On Memorial Day (once known as Decoration Day--a day to commemorate the war dead and place flowers, flags, etc. on their graves), I visited the cemetery where my parents are buried, did some clean up, and placed flowers and a flag.
The flag almost didn't make its way to the gravesite.
After fighting mosquitoes away while doing the clean up, taking photographs of the flowers on the grave to share with family, I was all ready to leave the cemetery and return to my Memorial Day holiday break. As I drove out of the cemetery, I remembered I hadn't stopped by the cemetery office to get a flag for the gravesite. I turned around, stopped by the office, picked up a flag, and drove back into the cemetery to place a flag on the grave.
Why did I do it? Why did I have to go back for the flag?
My father was a veteran of World War II and Korea. My grandfather was a veteran of World War I. Their service under this flag transformed not only their lives, but the life of this nation.
African-American soldiers who lived in the segregated American South experienced a new level of learning and insight when they traveled around the world "fighting for democracy." These men and women left behind a society in which they could not vote, could not use many government buildings without incident, and could not receive the common courtesies extended to adults of their age and station.

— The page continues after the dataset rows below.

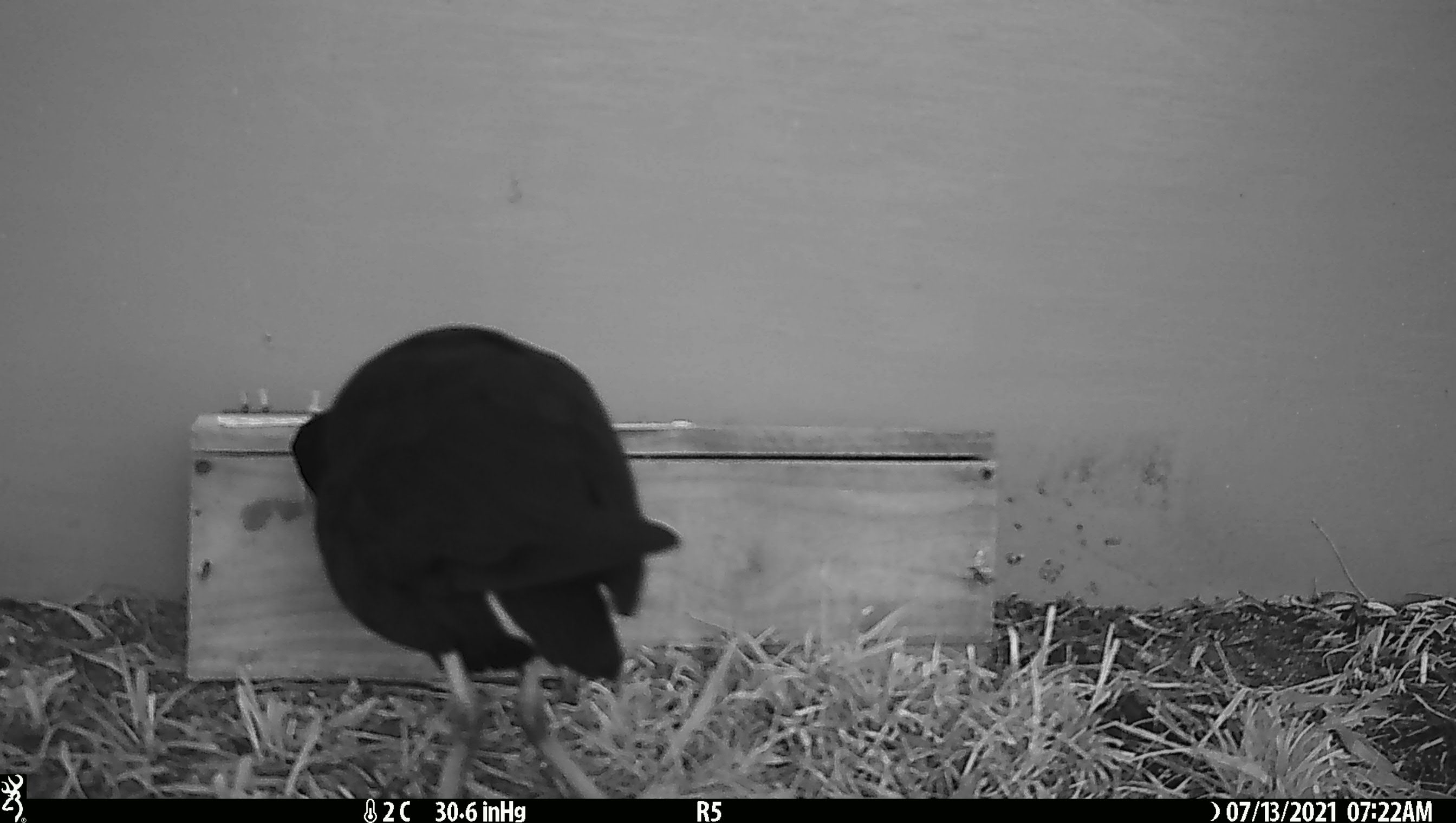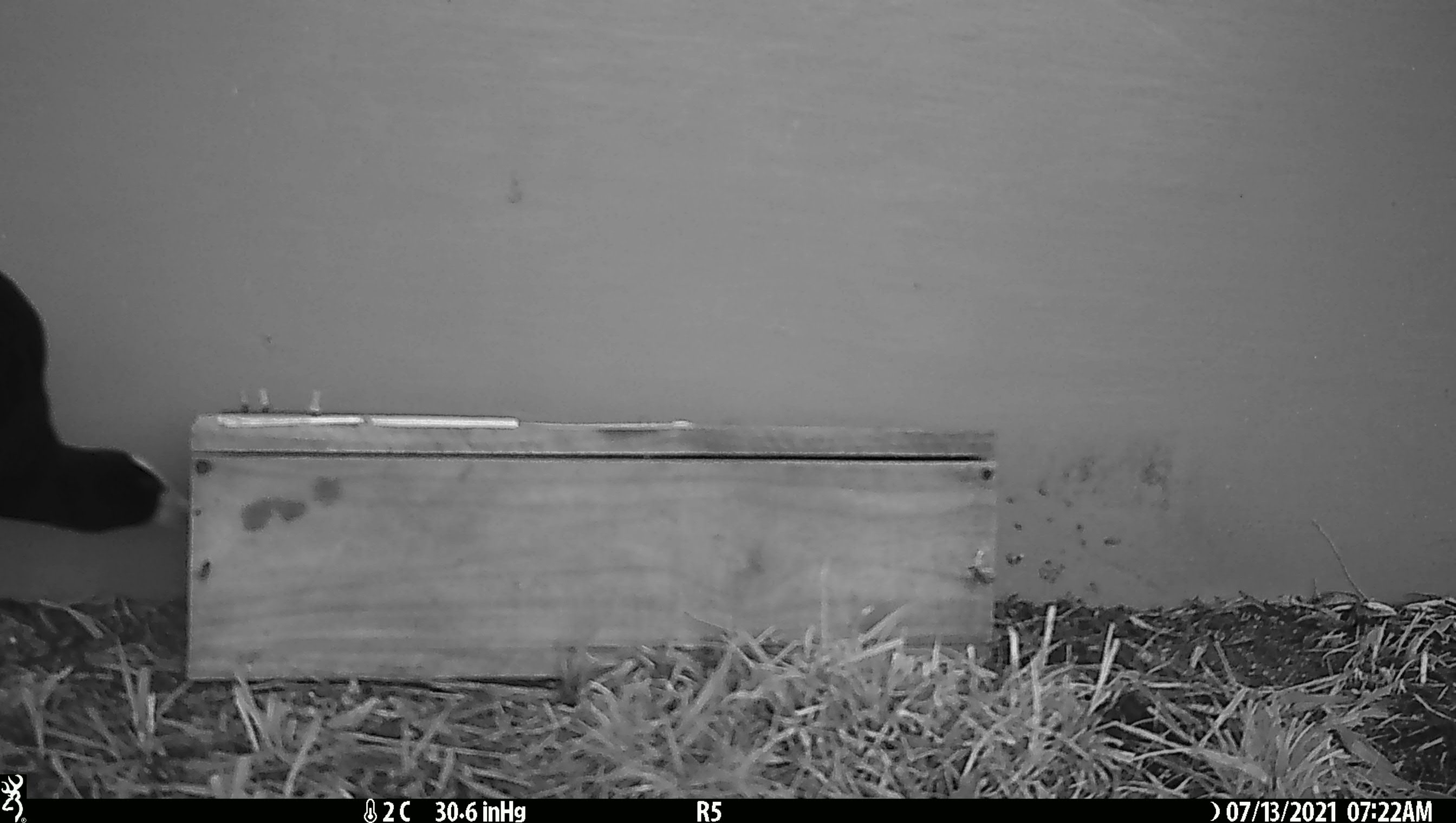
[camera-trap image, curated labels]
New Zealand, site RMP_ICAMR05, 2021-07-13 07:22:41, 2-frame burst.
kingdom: Animalia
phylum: Chordata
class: Aves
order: Gruiformes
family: Rallidae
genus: Porphyrio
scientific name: Porphyrio melanotus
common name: australasian swamphen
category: pukeko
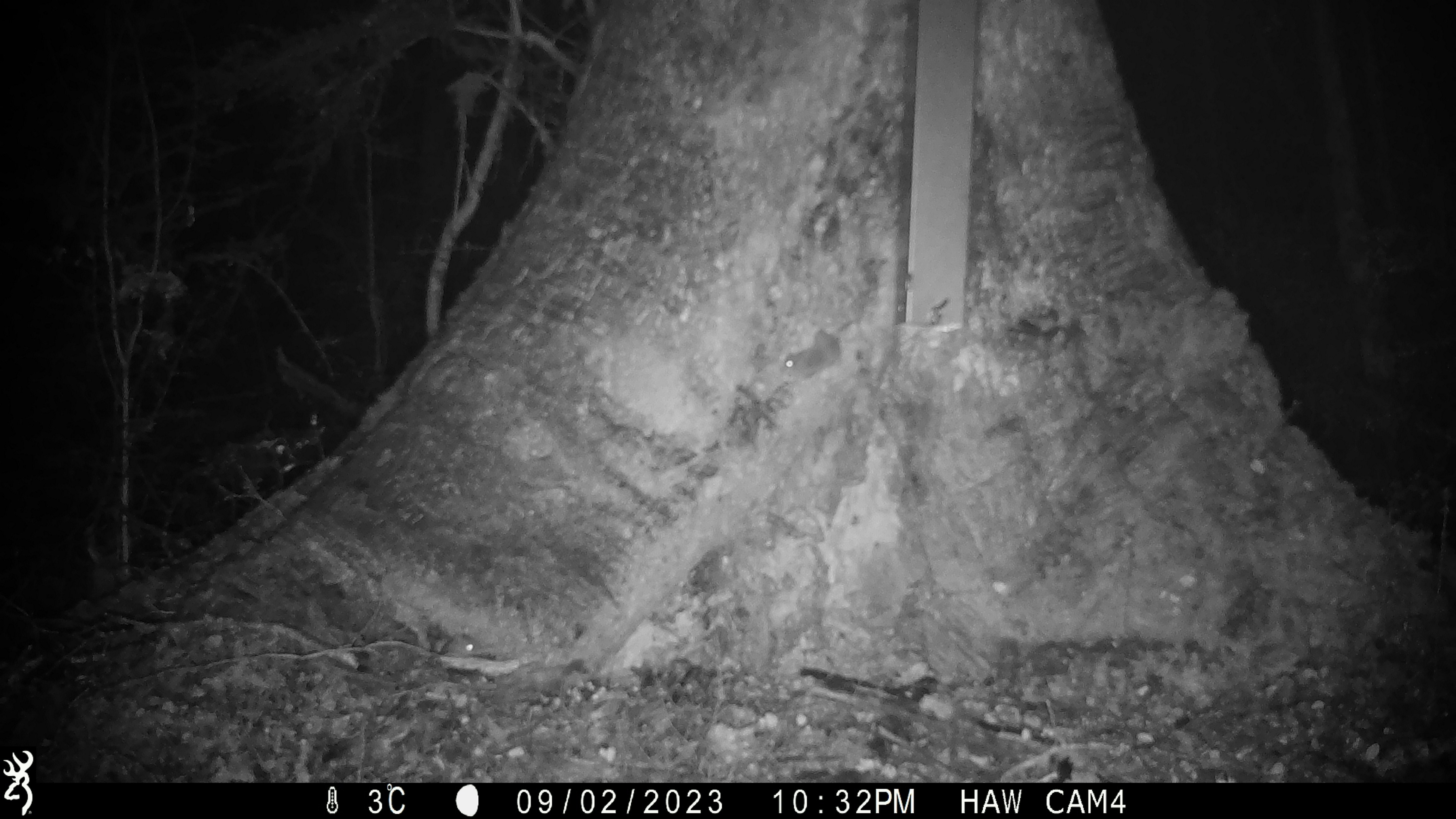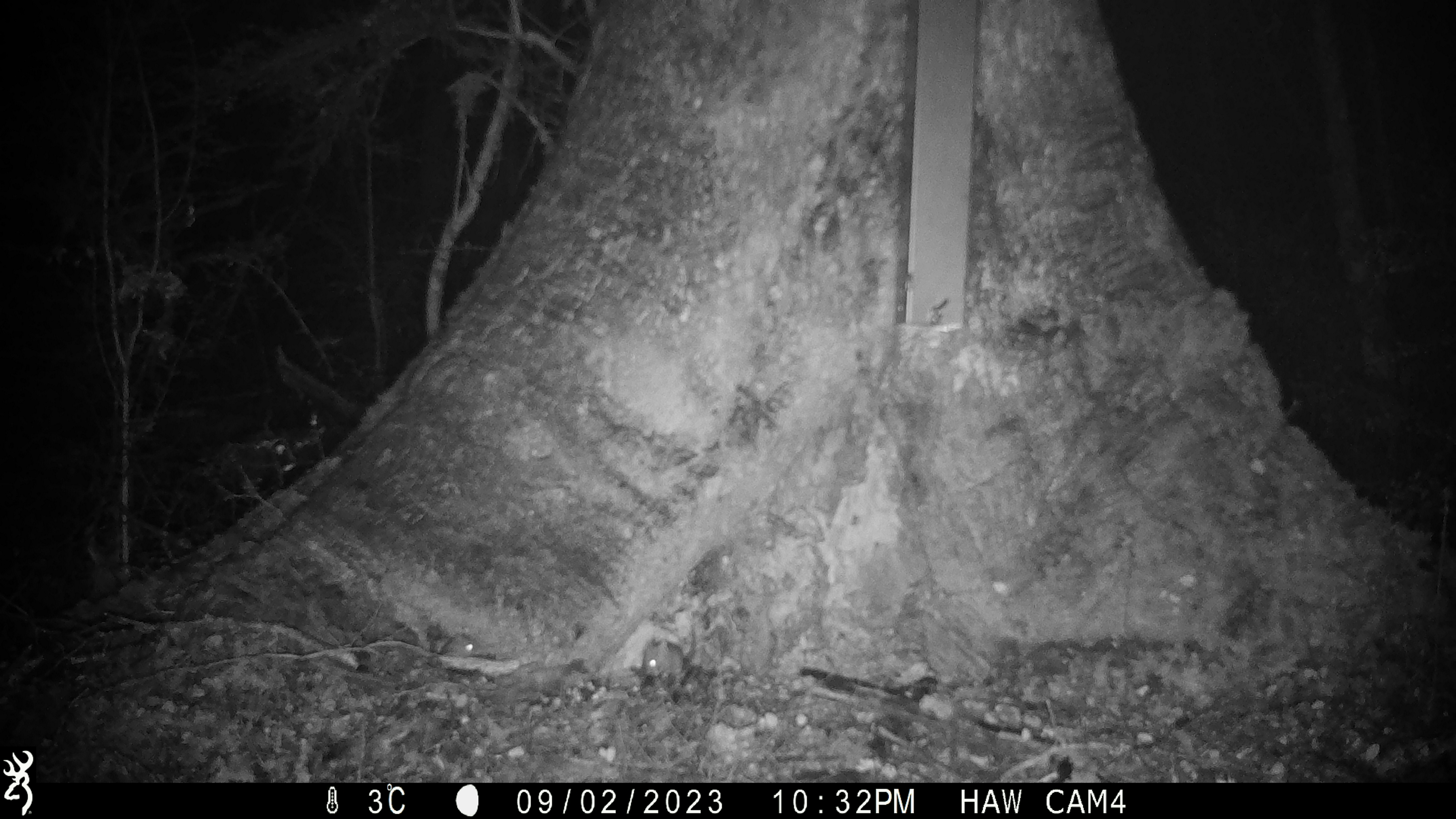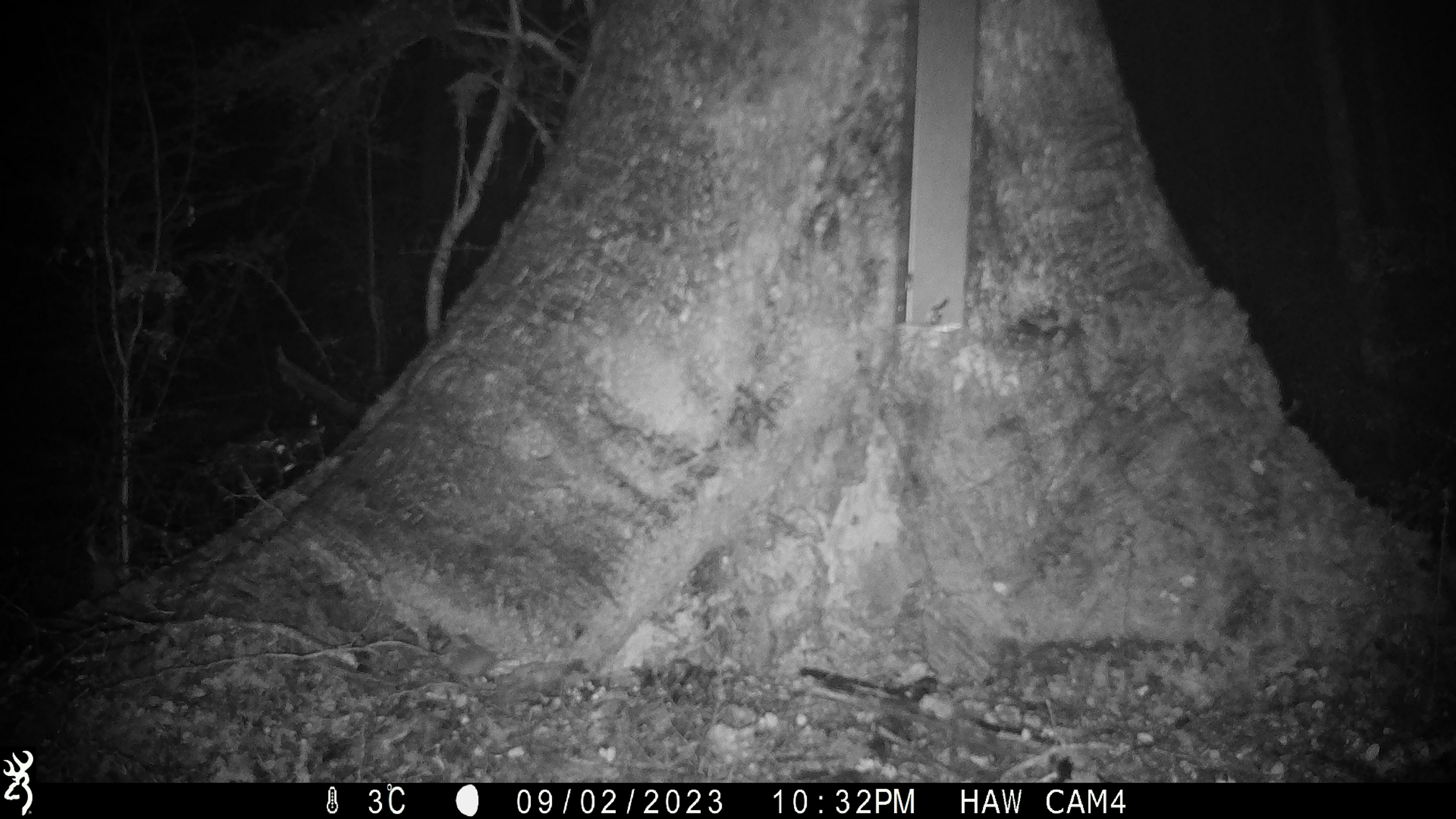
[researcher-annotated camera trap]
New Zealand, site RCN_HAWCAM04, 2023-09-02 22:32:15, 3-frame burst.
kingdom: Animalia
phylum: Chordata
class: Mammalia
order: Rodentia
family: Muridae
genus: Mus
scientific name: Mus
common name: mouse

Despite this,they were drafted into military service and most of them performed very well. When they returned home, these veterans were much less inclined the silently accept the second hand treatment much of American society offered them. The Red Summer of 1919
and the Civil Rights Movement of the 1950s and 1960s grew largely out of their refusal to accomodate themselves to the unfairness of segregation after having served and risked their lives overseas for the nation.
It was because they believed in the concept of what the flag represented that these veterans were assured of the rightness of their case. Many of them never forgot that generations of their ancestors worked to build wealth in this country, even though those ancestors did not properly benefit from their labor. These veterans knew they were as "American" as anyone else, perhaps even more so than many. Racism did not--nor does it now--change the truth of their belief. The racist beliefs of certain people never cancelled these veterans' contributions, their service, or their worthiness of military honor. In fact, it was the moral and physical courage of these veterans (and others) that led the way in transforming American society into more of what it should have been.
That's why I had to go back for the flag.